-- PROBLEMS AND TASKS --
- 1) In the text on exercise during pregnancy, what is the stated reason for avoiding leaping exercises and sudden changes of direction?
- 2) Rewrite everything in the pregnancy exercise text from "General Restrictions" down to "cease exercising immediately.", replacing "avoided" with "skipped".

-- TEXT SECTION --
By Rachel Nall ; Updated June 13, 2017

If you were physically active before pregnancy or wish to start a gentle exercise program during your pregnancy, you may be curious what limitations your growing baby may place on your body. While most exercises can be performed during pregnancy, there are some that may be too high impact or that affect your baby’s blood supply. Although you should speak with your physician before beginning any pregnancy exercise program, general exercise guidelines during pregnancy can guide you to safe exercises.

General Restrictions

Several types of exercise should be avoided as a rule while you are pregnant to minimize risk to your baby. These include exercises that are bouncing or jarring. Running may be an exception, however, if you were a runner before becoming pregnant and are familiar with how to run with a smooth gait. Leaping exercises should be avoided as well as those that cause you to change direction suddenly as this increases your risk for falling. Any exercise that has the potential for you to incur an abdominal hit also should be avoided. If you experience symptoms like pain, difficulty breathing or bleeding, cease exercising immediately.

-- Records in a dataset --

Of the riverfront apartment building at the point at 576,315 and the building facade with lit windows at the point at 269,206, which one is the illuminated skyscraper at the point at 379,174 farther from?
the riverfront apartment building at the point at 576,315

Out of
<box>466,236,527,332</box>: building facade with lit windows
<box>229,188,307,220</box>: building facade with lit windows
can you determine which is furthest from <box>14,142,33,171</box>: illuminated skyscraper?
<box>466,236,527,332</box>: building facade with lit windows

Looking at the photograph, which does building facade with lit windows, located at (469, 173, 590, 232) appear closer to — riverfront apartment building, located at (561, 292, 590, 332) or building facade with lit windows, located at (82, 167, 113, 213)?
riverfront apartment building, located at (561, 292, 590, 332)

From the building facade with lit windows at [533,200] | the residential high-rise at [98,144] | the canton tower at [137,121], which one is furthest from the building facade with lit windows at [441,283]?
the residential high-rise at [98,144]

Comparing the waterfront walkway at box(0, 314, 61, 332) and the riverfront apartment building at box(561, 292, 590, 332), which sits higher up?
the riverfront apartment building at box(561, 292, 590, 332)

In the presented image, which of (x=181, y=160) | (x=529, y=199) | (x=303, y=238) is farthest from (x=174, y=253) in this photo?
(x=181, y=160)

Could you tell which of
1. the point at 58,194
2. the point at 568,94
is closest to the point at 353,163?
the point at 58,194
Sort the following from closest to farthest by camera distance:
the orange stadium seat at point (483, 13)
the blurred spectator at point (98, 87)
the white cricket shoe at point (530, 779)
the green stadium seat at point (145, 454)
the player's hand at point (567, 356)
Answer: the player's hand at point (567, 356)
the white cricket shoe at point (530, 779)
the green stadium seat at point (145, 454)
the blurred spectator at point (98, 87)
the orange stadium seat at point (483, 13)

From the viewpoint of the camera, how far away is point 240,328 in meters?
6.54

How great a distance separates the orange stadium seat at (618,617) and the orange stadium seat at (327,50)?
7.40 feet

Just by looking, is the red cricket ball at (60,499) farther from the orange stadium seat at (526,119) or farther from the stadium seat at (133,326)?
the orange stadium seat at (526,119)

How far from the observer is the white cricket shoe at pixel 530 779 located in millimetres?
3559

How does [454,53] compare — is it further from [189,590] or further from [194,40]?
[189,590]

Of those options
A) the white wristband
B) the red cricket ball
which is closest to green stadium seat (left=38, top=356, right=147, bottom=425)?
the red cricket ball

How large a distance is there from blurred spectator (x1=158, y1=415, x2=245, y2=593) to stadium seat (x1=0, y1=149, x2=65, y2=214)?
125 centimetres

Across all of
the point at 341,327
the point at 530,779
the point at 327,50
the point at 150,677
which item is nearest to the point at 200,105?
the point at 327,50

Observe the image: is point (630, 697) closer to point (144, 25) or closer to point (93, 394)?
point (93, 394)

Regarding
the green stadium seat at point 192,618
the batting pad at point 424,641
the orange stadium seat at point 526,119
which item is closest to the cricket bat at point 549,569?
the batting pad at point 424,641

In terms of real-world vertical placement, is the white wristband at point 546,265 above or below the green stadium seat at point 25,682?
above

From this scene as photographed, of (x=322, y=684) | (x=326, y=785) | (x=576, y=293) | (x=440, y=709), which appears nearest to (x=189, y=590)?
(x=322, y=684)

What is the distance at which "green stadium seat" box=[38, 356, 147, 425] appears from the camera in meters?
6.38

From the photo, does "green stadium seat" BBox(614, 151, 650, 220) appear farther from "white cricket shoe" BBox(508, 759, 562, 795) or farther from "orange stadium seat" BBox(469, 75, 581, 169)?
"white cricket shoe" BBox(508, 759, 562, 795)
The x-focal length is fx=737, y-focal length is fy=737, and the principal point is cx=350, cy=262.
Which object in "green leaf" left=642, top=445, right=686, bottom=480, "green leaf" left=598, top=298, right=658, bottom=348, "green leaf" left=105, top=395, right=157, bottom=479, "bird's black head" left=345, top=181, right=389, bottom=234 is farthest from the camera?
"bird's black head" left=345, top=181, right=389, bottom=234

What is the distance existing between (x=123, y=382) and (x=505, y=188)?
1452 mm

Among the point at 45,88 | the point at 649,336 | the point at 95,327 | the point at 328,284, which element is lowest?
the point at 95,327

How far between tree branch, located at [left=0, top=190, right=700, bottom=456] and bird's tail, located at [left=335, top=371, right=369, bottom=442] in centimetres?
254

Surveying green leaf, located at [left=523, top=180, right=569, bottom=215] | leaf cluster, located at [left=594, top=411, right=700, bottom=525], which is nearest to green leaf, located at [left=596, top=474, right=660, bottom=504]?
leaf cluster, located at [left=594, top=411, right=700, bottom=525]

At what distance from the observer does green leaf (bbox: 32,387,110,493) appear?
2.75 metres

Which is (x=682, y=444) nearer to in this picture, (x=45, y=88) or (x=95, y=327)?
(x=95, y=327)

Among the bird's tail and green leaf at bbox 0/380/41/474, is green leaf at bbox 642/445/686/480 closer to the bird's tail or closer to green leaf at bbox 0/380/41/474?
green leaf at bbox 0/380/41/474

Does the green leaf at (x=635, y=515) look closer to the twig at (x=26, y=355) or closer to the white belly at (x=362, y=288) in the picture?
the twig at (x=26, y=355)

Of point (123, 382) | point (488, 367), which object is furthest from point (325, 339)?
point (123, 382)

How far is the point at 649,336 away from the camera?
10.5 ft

-- RESULTS --
- 1) They increase your risk for falling.

- 2)
General Restrictions

Several types of exercise should be skipped as a rule while you are pregnant to minimize risk to your baby. These include exercises that are bouncing or jarring. Running may be an exception, however, if you were a runner before becoming pregnant and are familiar with how to run with a smooth gait. Leaping exercises should be skipped as well as those that cause you to change direction suddenly as this increases your risk for falling. Any exercise that has the potential for you to incur an abdominal hit also should be skipped. If you experience symptoms like pain, difficulty breathing or bleeding, cease exercising immediately.